Description of problem: One of the cluster nodes out of 16 rebooted. @ . @ The /var/log/messages file recorded this: @ . @ Jul 29 13:49:01 abhdb015 sshd[11223]: Closing connection to 144.25.70.51 @ Jul 29 14:31:48 abhdb015 kernel: qla2xxx 0000:0e:00.0: RISC paused -- HCCR=0, @ Dumping firmware! @ Jul 29 14:31:48 abhdb015 kernel: qla2xxx 0000:0e:00.0: Firmware dump saved to @ temp buffer (0/ffffc20010081000). @ Jul 29 14:34:47 abhdb015 syslogd 1.4.1: restart. @ Jul 29 14:34:47 abhdb015 kernel: klogd 1.4.1, log source = /proc/kmsg @ started. Version-Release number of selected component (if applicable): 2.6.18-128.7.1.el5 How reproducible: Steps to Reproduce: 1. 2. 3. Actual results: Expected results: Additional info: Fix from upstream is here: http://git.kernel.org/?p=linux/kernel/git/torvalds/linux-2.6.git;a=commit;h=aed10881129c52f0e5dc1c96ac706b5ce7708a13 Please include the above patch in the next errata. Reference: Oracle bug 8746702.

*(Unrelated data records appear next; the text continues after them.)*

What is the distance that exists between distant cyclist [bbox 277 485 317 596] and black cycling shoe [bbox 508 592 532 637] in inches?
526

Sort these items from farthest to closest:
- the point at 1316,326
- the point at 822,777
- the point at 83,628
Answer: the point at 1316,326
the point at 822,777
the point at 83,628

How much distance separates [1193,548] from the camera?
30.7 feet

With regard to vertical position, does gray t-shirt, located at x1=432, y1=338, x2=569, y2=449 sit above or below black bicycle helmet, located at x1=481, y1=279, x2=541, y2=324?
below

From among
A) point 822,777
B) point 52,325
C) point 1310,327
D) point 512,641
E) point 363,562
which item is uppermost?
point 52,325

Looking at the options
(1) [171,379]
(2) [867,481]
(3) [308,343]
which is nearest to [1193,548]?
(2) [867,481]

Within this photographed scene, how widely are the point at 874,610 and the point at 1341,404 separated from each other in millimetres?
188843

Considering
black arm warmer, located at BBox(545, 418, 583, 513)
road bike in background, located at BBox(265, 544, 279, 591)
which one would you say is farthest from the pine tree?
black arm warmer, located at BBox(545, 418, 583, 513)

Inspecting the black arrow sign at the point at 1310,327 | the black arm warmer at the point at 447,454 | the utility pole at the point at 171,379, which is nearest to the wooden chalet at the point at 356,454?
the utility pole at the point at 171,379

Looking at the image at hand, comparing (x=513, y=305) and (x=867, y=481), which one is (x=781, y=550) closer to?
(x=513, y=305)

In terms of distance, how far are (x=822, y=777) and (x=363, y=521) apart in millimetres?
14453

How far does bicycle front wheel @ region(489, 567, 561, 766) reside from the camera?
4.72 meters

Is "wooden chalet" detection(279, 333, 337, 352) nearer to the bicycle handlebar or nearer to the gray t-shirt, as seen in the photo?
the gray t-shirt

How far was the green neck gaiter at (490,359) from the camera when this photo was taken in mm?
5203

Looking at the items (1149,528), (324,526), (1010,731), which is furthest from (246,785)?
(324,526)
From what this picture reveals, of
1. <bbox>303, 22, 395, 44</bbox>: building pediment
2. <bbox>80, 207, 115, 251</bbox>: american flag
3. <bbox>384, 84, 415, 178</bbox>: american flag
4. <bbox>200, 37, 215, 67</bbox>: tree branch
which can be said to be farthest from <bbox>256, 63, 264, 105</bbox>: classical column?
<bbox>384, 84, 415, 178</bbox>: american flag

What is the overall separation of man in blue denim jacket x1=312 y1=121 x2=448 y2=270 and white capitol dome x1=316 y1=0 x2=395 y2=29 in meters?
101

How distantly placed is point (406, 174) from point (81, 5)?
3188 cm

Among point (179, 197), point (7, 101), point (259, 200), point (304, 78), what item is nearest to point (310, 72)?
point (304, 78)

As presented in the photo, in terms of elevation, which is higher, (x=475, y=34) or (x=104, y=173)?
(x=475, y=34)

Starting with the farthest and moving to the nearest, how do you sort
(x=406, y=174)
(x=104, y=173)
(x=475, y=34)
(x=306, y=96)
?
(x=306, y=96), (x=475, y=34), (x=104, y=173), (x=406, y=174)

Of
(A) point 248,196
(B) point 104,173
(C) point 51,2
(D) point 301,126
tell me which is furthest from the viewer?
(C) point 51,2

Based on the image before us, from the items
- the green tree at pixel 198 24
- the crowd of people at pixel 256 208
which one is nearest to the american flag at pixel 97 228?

This issue is related to a debug feature, not normal operation. As a result it received lower priority than other work in 5.6. This BZ is now queued for resolution in 5.7.
This looks like it is related to a debug feature of normal operation. We see this once every few months in production on RHEL5.3, 5.4, and 5.5 and can sort of live with it because we have dual HBAs with multipathing to try to avoid outages. Still would like to see it fixed though. Oracle's CentOS/Enterprise Linux 5u5 does have the fix applied.
This request was evaluated by Red Hat Product Management for inclusion in a Red Hat Enterprise Linux maintenance release. Product Management has requested further review of this request by Red Hat Engineering, for potential inclusion in a Red Hat Enterprise Linux Update release for currently deployed products. This request is not yet committed for inclusion in an Update release.
Created attachment 483550 [details] 0001-qla2xxx-Query-supported-RISC-registers-bits-in-deter.patch Back ported the appropriate bits of http://git.kernel.org/?p=linux/kernel/git/torvalds/linux-2.6.git;a=commit;h=aed10881129c52f0e5dc1c96ac706b5ce7708a13.
Posted the following patches on 3/11/2011: qla2xxx: Query supported RISC registers bits in determining a paused-state.
Patch(es) available in kernel-2.6.18-248.el5 Detailed testing feedback is always welcomed.
I use CentOS 5.5 with the kernel 2.6.18-194.el5xen and had the same problem. But as i known the lastest of centOS kernel is 2.6.18-238.9.1.el5 only. Can it fix this bug???
Chad, Any reproducer from customer?
(In reply to comment #16) > Chad, > > Any reproducer from customer? None that I am aware of.
Confirm patch in git tree.
No reproducer. Sanity test passed: 1. Boot from SAN. 2. sysfs: add LUN resize (grow) dev_loss_tmo fast_io_fail_tmo delete LUN 3. kdump. 4. 4 hours I/O stress with multipath failover induced. VERIFY.
An advisory has been issued which should help the problem described in this bug report. This report is therefore being closed with a resolution of ERRATA. For more information on therefore solution and/or where to find the updated files, please follow the link below. You may reopen this bug report if the solution does not work for you. http://rhn.redhat.com/errata/RHSA-2011-1065.html
*** Bug 605726 has been marked as a duplicate of this bug. ***